In the records below, find the line that contains "Luis Joyanes Aguilar" and the line that contains "produccion-y-consumo-de-heroina-en-el-mundo"; write out exactly those two lines and everything between them, without the pictures.
==== PROVIDED RECORDS ====
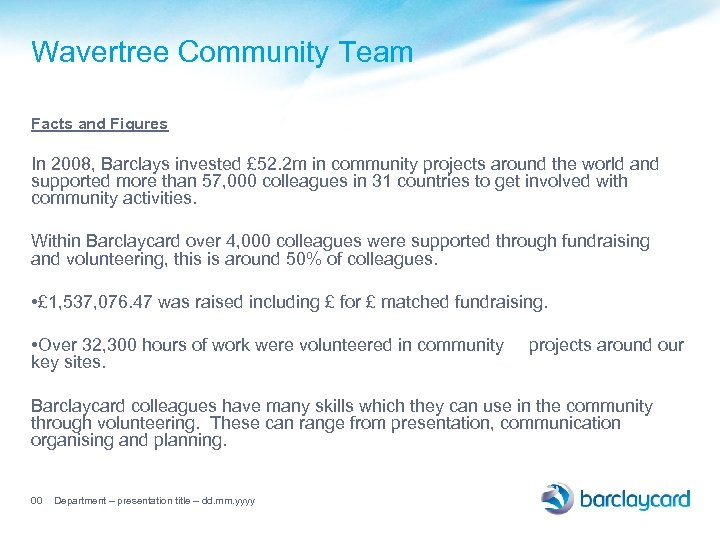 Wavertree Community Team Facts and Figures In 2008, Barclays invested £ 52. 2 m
====
==== PROVIDED RECORDS ====
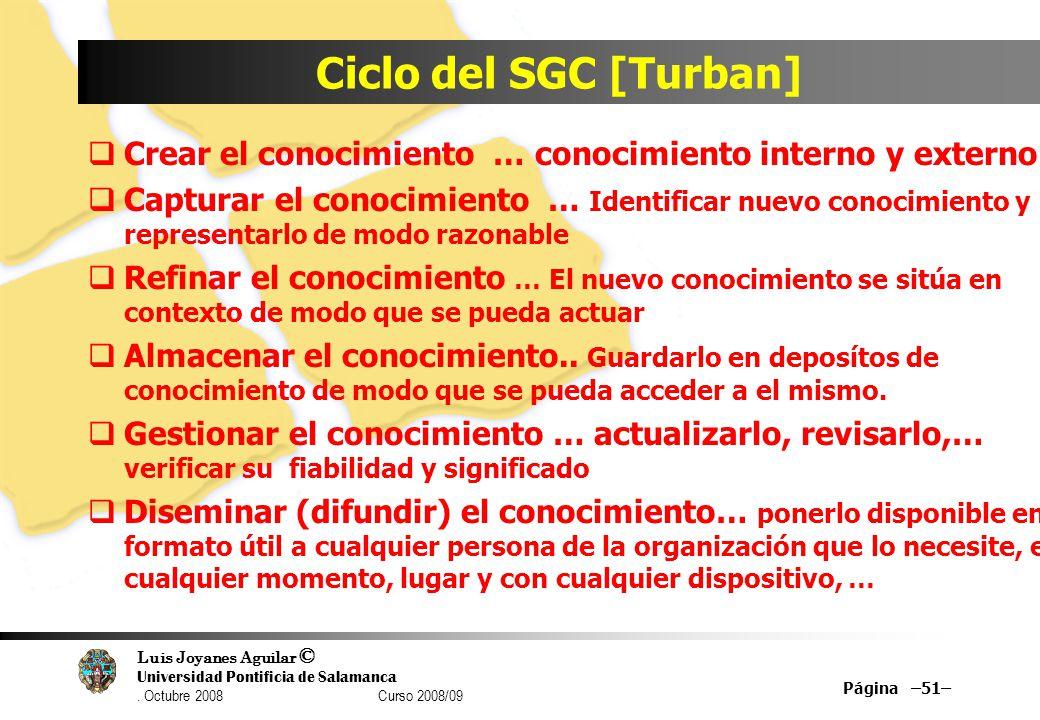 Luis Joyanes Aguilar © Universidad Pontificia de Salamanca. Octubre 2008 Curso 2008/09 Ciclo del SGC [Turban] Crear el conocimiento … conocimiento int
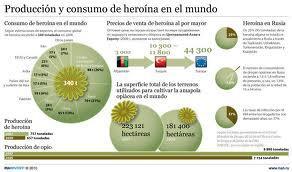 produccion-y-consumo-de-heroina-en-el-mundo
====
**THE COMPLETED TASK:**
 Luis Joyanes Aguilar © Universidad Pontificia de Salamanca. Octubre 2008 Curso 2008/09 Ciclo del SGC [Turban] Crear el conocimiento … conocimiento int
 produccion-y-consumo-de-heroina-en-el-mundo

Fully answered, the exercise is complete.